Short problem A:
Gather every line of the records below that contains the string "http", and copy each one.

═════ Provided passage ═════

The start will take place Wednesday or Thursday depending on weather, and after throwing 92 pitches Friday, he’s not expected to have any restrictions on workload. So, how soon might he back in the majors, and under what circumstances?

Manoah is “on a good track,” Schneider said, and now the Blue Jays want him to build on what he did against the Columbus Clippers. The manager watched the entire outing on video and came away impressed with Manoah’s command and the shape and speed of his slider.

“And a lot of his misses were good,” Schneider added. “They were close.”

Of course, Manoah is just one part of the equation for the Blue Jays. Their rotation has been their biggest strength so far this year, so there’s not exactly a need to rush a pitcher whose rehab window extends to May 6.

Plus, they “definitely want to keep (Yariel Rodriguez) on turn” as a starter for the time being. With all of that in mind, it stands to reason that the Blue Jays will proceed deliberately with Manoah, knowing that these logjams tend to resolve themselves with time.

“A lot of it is how he is and how we are,” Schneider said. “So a good problem to have. But yeah, we’ll cross that bridge when we get there.”


When Joey Votto rolled his ankle in a spring game on March 17, he wasn’t expected to miss this much time, but he remains on the sidelines with no timetable for getting into a game.

“He’s ramping up baseball activity, and running more but it’s still kind of been the same for about a week or 10 days,” Schneider said. “Not hitting live (batting practice) or anything like that. Kind of just on the same slow track.”

Schneider said there’s no additional injury, but noted Votto wants to be fully ready once he does get into minor-league games.

“Probably just a 40-year-old taking a little bit longer to heal.”


Reliever Chad Green (shoulder) is meeting with a team doctor in Toronto to determine next steps. In the meantime, he’s not throwing. … Left-handed pitching prospect Brandon Barriera is visiting with Dr. Keith Meister this week after experiencing elbow soreness. … Right-handed pitching prospect Landen Maroudis is getting an MRI after experiencing forearm soreness.

═════ Data provided ═════

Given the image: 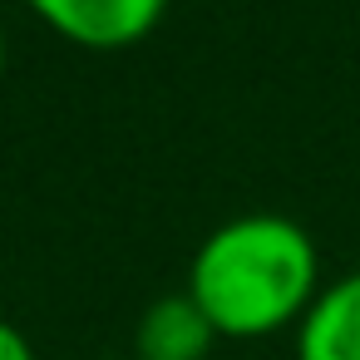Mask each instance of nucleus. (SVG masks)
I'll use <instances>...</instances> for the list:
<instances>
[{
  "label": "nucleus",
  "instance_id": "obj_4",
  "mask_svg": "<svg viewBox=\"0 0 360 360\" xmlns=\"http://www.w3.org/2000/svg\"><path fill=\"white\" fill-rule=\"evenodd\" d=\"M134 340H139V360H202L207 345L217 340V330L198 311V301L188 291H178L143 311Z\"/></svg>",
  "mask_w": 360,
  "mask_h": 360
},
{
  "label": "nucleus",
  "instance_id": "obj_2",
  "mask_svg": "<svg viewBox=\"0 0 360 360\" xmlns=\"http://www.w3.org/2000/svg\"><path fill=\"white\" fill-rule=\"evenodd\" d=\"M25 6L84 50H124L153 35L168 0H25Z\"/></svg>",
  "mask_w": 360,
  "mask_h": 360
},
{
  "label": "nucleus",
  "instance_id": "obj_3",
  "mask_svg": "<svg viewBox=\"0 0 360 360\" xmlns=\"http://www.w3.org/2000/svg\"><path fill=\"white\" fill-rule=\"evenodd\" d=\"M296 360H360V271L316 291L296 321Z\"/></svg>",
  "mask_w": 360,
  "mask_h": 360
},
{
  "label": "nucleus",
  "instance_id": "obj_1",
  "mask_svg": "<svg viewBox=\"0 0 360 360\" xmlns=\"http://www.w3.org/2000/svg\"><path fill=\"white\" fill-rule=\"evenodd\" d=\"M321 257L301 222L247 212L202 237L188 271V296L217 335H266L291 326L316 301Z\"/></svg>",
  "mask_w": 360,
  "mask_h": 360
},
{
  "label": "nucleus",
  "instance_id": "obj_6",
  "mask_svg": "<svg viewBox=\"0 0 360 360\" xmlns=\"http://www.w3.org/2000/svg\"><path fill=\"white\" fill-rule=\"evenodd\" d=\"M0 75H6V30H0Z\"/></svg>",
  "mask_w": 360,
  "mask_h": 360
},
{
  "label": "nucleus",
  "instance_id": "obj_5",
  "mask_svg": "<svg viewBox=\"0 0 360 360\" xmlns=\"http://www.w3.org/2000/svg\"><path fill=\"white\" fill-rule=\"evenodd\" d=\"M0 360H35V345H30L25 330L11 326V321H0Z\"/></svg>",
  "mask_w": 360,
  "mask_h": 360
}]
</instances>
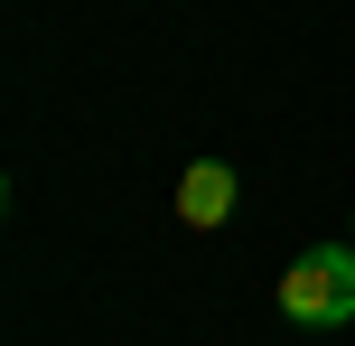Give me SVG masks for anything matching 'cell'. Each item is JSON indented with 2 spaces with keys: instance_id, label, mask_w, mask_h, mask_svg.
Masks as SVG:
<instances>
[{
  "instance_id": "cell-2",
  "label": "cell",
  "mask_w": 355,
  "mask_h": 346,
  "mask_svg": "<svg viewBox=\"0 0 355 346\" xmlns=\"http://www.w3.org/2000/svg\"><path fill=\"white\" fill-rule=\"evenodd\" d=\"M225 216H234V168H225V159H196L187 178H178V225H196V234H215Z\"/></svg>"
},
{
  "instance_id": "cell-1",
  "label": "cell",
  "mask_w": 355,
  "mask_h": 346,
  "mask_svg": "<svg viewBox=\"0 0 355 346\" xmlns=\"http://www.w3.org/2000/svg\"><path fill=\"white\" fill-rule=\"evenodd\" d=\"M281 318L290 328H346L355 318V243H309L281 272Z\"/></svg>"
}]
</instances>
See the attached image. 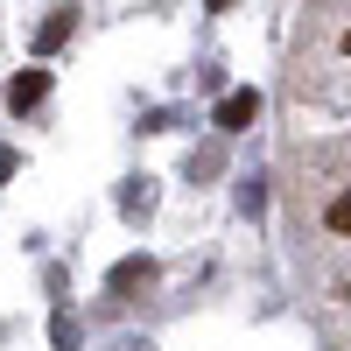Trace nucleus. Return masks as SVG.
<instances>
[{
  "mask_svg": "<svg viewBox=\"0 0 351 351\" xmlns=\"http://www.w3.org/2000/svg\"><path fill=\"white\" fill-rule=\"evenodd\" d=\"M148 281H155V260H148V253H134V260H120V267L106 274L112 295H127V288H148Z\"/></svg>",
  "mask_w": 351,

═════

Short problem B:
According to the Blue Jays article, on what date did Joey Votto roll his ankle in a spring game?

Full answer A:
  "mask_svg": "<svg viewBox=\"0 0 360 360\" xmlns=\"http://www.w3.org/2000/svg\"><path fill=\"white\" fill-rule=\"evenodd\" d=\"M134 340H139V360H202L207 345L217 340V330L198 311V301L188 291H178L143 311Z\"/></svg>",
  "mask_svg": "<svg viewBox=\"0 0 360 360\" xmlns=\"http://www.w3.org/2000/svg\"><path fill=\"white\" fill-rule=\"evenodd\" d=\"M25 6L84 50H124L153 35L168 0H25Z\"/></svg>",
  "mask_svg": "<svg viewBox=\"0 0 360 360\" xmlns=\"http://www.w3.org/2000/svg\"><path fill=\"white\" fill-rule=\"evenodd\" d=\"M296 360H360V271L316 291L296 321Z\"/></svg>",
  "mask_svg": "<svg viewBox=\"0 0 360 360\" xmlns=\"http://www.w3.org/2000/svg\"><path fill=\"white\" fill-rule=\"evenodd\" d=\"M321 257L301 222L247 212L202 237L188 271V296L217 335H266L291 326L316 301Z\"/></svg>",
  "mask_svg": "<svg viewBox=\"0 0 360 360\" xmlns=\"http://www.w3.org/2000/svg\"><path fill=\"white\" fill-rule=\"evenodd\" d=\"M0 75H6V30H0Z\"/></svg>",
  "mask_svg": "<svg viewBox=\"0 0 360 360\" xmlns=\"http://www.w3.org/2000/svg\"><path fill=\"white\" fill-rule=\"evenodd\" d=\"M0 360H35V345H30L25 330L11 326V321H0Z\"/></svg>",
  "mask_svg": "<svg viewBox=\"0 0 355 346\" xmlns=\"http://www.w3.org/2000/svg\"><path fill=\"white\" fill-rule=\"evenodd\" d=\"M225 216H234V168H225V159H196L187 178H178V225H196V234H215Z\"/></svg>"
  "mask_svg": "<svg viewBox=\"0 0 355 346\" xmlns=\"http://www.w3.org/2000/svg\"><path fill=\"white\" fill-rule=\"evenodd\" d=\"M281 318L290 328H346L355 318V243H309L281 272Z\"/></svg>"
  "mask_svg": "<svg viewBox=\"0 0 351 351\" xmlns=\"http://www.w3.org/2000/svg\"><path fill=\"white\" fill-rule=\"evenodd\" d=\"M148 281H155V260H148V253H134V260H120V267L106 274L112 295H127V288H148Z\"/></svg>",

Full answer B:
March 17